What you need to do: Give back exactly the lines from the one containing "Is pixel 47" through the end of the records, including both, and no others.

——————————

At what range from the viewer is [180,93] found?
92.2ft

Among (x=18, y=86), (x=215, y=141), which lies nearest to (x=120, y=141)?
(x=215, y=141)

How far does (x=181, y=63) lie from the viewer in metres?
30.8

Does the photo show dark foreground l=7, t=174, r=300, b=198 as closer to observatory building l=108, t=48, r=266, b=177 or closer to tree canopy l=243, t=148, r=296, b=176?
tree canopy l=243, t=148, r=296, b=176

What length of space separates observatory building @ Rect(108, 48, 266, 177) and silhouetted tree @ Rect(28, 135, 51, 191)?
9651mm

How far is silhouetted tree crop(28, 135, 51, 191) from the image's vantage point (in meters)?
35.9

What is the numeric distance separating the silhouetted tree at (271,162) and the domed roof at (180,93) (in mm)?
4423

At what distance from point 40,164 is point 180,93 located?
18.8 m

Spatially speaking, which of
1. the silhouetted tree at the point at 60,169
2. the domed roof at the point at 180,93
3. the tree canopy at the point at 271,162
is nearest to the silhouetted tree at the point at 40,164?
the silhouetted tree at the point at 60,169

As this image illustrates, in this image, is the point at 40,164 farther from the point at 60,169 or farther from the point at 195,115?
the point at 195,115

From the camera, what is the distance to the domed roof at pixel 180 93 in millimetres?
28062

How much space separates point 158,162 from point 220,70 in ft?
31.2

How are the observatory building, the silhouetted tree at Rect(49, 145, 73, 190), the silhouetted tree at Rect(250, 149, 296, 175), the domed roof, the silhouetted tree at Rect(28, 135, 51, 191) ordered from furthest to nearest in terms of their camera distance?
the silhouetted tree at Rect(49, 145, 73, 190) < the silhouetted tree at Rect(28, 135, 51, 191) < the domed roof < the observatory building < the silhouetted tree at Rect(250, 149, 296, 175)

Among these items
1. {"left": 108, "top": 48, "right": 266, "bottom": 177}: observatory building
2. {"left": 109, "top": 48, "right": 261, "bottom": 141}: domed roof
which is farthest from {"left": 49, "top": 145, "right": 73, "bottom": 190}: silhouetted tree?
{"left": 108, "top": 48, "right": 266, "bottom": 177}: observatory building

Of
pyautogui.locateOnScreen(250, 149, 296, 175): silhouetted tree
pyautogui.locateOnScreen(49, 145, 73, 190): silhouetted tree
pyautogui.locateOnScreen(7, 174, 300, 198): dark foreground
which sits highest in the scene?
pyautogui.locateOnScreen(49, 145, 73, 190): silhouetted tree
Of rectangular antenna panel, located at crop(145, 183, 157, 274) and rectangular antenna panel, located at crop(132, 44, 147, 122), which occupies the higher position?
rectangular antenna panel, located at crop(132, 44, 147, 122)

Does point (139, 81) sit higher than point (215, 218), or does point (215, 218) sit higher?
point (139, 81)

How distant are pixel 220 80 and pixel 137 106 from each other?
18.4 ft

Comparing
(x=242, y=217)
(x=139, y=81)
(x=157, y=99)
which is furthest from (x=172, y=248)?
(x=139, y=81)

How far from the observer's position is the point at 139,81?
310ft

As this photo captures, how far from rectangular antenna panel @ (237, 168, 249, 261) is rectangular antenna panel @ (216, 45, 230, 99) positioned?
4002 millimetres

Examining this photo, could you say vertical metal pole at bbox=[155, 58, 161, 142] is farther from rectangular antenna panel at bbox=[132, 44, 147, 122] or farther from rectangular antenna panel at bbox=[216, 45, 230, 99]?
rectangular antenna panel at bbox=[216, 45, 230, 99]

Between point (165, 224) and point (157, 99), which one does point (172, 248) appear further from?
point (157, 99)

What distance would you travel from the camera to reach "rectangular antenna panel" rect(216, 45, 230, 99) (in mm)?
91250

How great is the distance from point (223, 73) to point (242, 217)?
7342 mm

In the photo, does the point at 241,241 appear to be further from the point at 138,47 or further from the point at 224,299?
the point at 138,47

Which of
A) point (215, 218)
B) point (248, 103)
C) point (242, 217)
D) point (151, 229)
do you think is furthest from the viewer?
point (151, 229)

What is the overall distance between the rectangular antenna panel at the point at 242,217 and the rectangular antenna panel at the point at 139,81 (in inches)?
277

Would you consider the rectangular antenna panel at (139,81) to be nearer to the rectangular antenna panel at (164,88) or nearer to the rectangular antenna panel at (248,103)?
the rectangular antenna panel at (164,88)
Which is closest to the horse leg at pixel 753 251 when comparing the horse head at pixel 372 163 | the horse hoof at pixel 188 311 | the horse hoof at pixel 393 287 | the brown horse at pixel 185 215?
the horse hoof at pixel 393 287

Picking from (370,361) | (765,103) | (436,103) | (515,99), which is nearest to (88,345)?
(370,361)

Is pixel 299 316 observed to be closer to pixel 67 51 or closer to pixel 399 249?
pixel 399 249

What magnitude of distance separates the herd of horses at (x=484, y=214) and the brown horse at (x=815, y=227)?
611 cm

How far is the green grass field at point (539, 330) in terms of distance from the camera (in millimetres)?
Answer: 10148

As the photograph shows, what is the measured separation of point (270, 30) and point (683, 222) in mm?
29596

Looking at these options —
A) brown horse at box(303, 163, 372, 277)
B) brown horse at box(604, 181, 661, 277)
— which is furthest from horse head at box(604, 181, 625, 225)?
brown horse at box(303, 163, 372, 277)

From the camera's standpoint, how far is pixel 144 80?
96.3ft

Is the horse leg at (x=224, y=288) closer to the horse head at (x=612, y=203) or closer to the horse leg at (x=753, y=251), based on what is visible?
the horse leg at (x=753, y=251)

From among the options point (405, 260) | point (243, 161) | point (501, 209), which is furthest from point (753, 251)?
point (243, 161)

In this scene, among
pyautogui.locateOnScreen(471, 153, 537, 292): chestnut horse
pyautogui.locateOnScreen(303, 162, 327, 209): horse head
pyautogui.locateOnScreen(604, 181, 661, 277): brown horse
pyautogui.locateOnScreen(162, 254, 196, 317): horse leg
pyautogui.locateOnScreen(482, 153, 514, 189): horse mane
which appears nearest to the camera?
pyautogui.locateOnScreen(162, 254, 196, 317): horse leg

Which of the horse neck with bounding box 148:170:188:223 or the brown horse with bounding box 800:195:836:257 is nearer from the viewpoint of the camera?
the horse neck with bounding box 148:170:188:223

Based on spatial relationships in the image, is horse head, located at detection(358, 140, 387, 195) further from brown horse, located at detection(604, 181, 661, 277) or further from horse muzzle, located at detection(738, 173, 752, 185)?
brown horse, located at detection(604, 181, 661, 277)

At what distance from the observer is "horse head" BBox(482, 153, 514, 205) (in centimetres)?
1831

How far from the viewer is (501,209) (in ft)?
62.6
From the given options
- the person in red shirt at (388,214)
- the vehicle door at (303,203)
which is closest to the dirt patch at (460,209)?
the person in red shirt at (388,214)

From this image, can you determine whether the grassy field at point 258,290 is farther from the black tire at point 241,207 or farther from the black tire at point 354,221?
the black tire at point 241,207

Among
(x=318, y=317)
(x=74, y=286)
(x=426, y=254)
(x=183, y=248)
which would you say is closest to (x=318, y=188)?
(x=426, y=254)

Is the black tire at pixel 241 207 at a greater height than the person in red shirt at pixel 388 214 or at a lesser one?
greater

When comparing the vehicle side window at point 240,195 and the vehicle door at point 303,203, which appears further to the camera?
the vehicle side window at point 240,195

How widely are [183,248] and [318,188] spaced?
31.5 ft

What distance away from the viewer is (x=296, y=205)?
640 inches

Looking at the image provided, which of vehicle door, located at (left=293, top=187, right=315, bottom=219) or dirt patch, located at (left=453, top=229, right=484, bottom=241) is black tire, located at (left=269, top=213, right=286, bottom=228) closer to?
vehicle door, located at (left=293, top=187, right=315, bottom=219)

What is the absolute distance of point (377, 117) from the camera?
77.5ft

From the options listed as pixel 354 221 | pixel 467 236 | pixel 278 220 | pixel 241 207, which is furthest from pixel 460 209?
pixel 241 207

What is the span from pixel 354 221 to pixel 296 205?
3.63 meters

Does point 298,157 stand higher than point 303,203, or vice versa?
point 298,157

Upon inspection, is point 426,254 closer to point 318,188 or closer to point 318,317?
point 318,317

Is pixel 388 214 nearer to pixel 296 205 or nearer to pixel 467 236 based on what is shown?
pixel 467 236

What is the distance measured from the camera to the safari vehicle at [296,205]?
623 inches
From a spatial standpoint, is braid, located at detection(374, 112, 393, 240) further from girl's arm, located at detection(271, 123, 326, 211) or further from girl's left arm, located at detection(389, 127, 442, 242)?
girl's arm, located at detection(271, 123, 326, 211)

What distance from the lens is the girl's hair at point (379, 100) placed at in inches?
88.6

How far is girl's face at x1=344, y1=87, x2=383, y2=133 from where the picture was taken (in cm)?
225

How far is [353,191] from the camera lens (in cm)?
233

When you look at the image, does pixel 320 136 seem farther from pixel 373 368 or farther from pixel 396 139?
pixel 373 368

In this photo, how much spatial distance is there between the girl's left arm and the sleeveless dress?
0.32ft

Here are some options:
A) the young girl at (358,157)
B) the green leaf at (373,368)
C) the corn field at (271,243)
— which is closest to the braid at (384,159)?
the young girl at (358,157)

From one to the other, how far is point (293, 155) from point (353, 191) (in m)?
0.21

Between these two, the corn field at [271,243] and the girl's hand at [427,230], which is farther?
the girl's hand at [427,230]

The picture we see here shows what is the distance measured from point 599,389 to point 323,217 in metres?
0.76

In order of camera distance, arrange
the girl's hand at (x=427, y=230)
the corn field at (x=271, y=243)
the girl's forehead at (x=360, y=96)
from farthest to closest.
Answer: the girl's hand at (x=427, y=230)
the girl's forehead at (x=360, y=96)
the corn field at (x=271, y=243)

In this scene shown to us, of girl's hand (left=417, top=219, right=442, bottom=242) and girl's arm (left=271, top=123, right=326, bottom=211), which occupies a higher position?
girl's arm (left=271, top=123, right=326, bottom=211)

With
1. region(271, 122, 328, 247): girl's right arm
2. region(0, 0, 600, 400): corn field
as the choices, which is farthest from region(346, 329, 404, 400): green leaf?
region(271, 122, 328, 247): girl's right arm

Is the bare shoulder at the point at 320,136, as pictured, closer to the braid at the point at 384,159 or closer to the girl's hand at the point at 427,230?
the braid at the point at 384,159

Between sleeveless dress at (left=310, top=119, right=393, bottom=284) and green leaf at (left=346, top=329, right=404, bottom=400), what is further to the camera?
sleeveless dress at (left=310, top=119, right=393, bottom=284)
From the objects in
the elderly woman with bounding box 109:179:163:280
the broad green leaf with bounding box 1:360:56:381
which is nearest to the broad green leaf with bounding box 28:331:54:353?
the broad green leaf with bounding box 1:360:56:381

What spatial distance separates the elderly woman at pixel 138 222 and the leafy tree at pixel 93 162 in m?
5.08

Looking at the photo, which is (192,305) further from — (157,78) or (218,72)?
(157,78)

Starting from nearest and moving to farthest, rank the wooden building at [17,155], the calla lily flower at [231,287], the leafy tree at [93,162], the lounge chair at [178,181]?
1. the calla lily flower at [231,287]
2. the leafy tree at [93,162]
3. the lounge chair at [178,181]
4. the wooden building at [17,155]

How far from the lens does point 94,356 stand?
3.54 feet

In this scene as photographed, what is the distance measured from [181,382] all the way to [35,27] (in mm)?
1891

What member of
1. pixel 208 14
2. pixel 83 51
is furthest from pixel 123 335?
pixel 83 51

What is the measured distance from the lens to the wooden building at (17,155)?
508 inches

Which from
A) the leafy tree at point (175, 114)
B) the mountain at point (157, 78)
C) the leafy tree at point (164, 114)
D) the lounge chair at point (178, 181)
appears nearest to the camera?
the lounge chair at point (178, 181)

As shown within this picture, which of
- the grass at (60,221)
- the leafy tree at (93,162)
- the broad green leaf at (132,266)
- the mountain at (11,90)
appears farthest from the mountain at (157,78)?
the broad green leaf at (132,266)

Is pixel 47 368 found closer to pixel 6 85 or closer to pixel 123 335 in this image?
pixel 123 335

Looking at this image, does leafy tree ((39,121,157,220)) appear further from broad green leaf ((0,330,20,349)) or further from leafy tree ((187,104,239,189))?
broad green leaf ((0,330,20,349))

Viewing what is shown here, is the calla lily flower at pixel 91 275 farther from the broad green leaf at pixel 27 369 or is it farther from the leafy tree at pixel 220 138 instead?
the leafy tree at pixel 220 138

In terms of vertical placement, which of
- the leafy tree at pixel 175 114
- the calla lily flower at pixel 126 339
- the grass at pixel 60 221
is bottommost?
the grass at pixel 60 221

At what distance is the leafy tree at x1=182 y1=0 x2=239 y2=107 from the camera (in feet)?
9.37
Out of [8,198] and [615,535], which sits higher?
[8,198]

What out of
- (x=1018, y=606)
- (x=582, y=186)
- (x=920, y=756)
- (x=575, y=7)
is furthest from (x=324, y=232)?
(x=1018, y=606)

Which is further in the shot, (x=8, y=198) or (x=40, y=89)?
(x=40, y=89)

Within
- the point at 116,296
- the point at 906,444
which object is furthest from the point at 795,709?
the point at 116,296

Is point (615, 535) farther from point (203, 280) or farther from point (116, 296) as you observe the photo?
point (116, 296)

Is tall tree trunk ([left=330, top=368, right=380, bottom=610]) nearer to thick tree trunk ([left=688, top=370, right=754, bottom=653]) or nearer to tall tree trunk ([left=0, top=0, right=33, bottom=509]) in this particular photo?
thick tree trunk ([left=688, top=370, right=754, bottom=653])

——————————

Correct result:
Is pixel 47 368 found closer to pixel 6 85 or closer to pixel 123 335 in this image?
pixel 123 335

Looking at this image, does leafy tree ((39,121,157,220)) appear further from broad green leaf ((0,330,20,349)) or further from leafy tree ((187,104,239,189))?
broad green leaf ((0,330,20,349))

Viewing what is shown here, is the calla lily flower at pixel 91 275 farther from the broad green leaf at pixel 27 369 or is it farther from the leafy tree at pixel 220 138 instead?
the leafy tree at pixel 220 138

In terms of vertical placement, which of
- the leafy tree at pixel 175 114
- the calla lily flower at pixel 126 339
- the grass at pixel 60 221
is bottommost?
the grass at pixel 60 221

At what distance is the leafy tree at x1=182 y1=0 x2=239 y2=107 from the camera (in feet)?
9.37
Out of [8,198] and [615,535], which sits higher?
[8,198]

What out of
- (x=1018, y=606)
- (x=582, y=186)
- (x=920, y=756)
- (x=575, y=7)
is furthest from (x=324, y=232)?
(x=1018, y=606)

Which is further in the shot, (x=8, y=198) or (x=40, y=89)?
(x=40, y=89)

Within
- the point at 116,296
- the point at 906,444
which object is furthest from the point at 795,709?
the point at 116,296

Is point (615, 535) farther from point (203, 280) or farther from point (116, 296) as you observe the photo?
point (116, 296)

Is tall tree trunk ([left=330, top=368, right=380, bottom=610]) nearer to thick tree trunk ([left=688, top=370, right=754, bottom=653]) or nearer to tall tree trunk ([left=0, top=0, right=33, bottom=509]) in this particular photo?
thick tree trunk ([left=688, top=370, right=754, bottom=653])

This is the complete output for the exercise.